Is making 50 a baseline for failing in school really giving students something for nothing? Some have complained that making 50 the baseline (lowest failing grade) encourages students to be "lazy."
First of all, effective and empathetic teachers knows that there are many reasons why a student might not do homework and being lazy encompasses few students in the group. Any number of students are grappling with serious problems in their lives (poverty, divorce, learning disabilities, abuse, etc.). These students need support, not zeros and insults from people who are quick use derisive terms like "lazy".
Secondly, good teachers want to reach the segment of the student population that is struggling. Grade recovery is a necessity. For example, without a baseline grade of 50, students could receive a report card grade of 0 or 10 or 20, etc. Once that student realizes that it will be close to impossible to pass the course, why would the student even try?

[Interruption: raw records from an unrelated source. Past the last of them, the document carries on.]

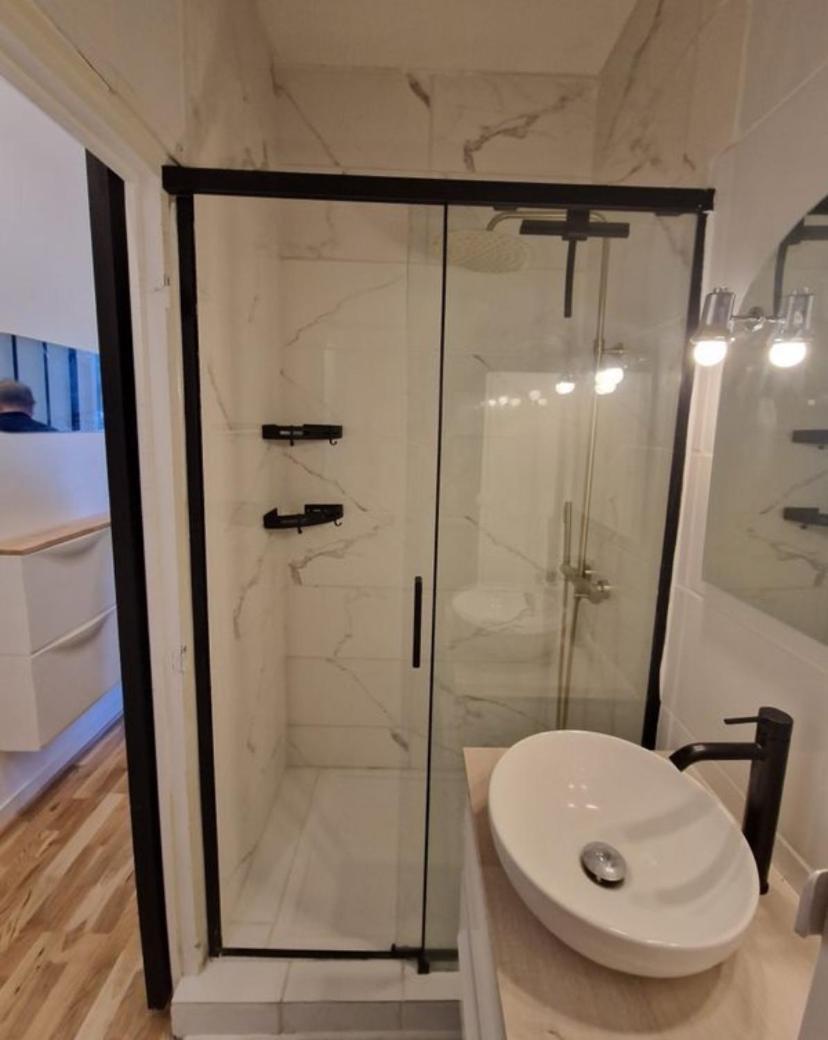 Studio Cosy Plein Centre Angoulême Zewnętrze zdjęcie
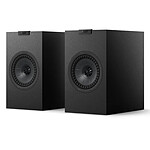 KEF Q1 Meta Noir satiné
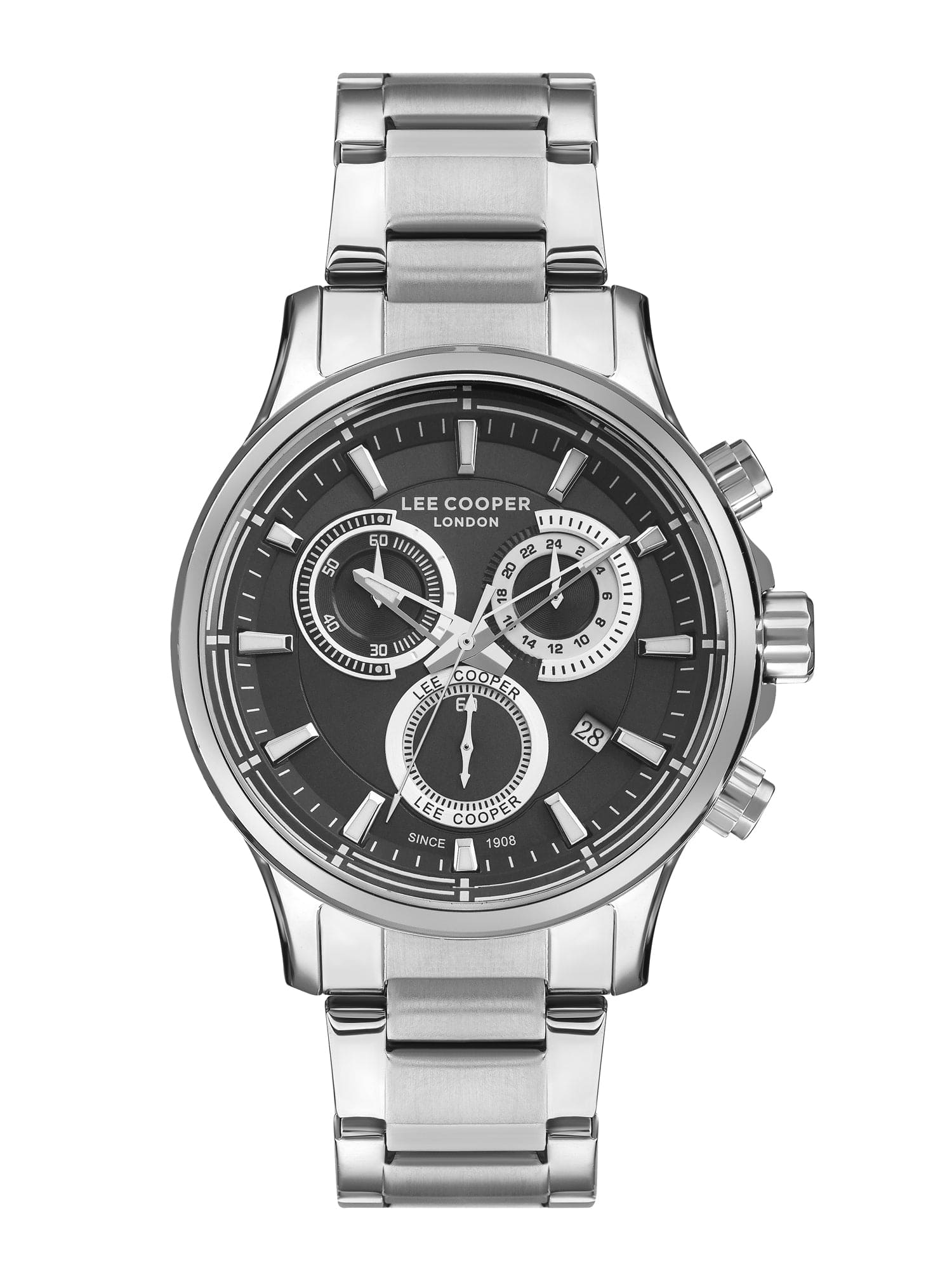Lee Cooper Chronograph Men's Watch - LC07360.350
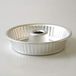 Pentole Agnelli Savarin vorm met 30 cm buis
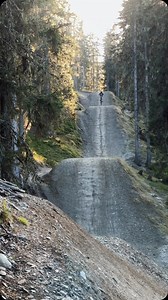 8.8K views · 219 reactions | riding in shorts 侀 > #bikepark #downhill #freeride #mtb #biking #austria #leogang #fyp Credit: thisis.thanh | Bikeland | Facebook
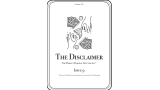 The Disclaimer Issue 9 (2021-10)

In most high schools in this area, students are graded on a 0-100 basis. Thus, there is a ten-point spread for A's, another 10-point spread for B's and so on until one gets to failing (F). In that case, there is a 64 point spread that puts students in the failing category.
The whole argument that students are getting something for nothing (if 50 were to be the baseline) would be solved if our schools went to a different scale. For instance, why not use the grading scale used at the colleges? (1.0 - 4.0) Why not go to an A - F grading scale? In those scales, there is hope for recovery from a failing grade. A college student who fails a course can still pull his/her average up to an impressive level. However, when a school district gives out zeros, this puts too many students in a situation where they feel hopeless.
Additionally, do we really want to label any student as a zero?
In my first year as a high school English teacher, my mentor teacher discussed grading and homework. He wisely said that I should assess all practice homework with comments and check marks (+, -, or ND not done) and get a stamp that said, "Under Construction." He advised that I put that stamp atop homework assignments that were of a very poor quality. Students would be told that the "Under Construction" stamp means that they need to conference with the teacher. This mentor told me that it was important not to defeat students. They need support to move ahead, he said, not a paper laced with red ink and a failing grade.
Teachers have the power to shore up students' self-concepts or damage them. High school has an inordinately significant impact on what students think of themselves. Let's make sure we do our best to make all students feel respected, supported, and hopeful (of a productive future). Students should know that they have many skills to offer society that high schools never teach or measure.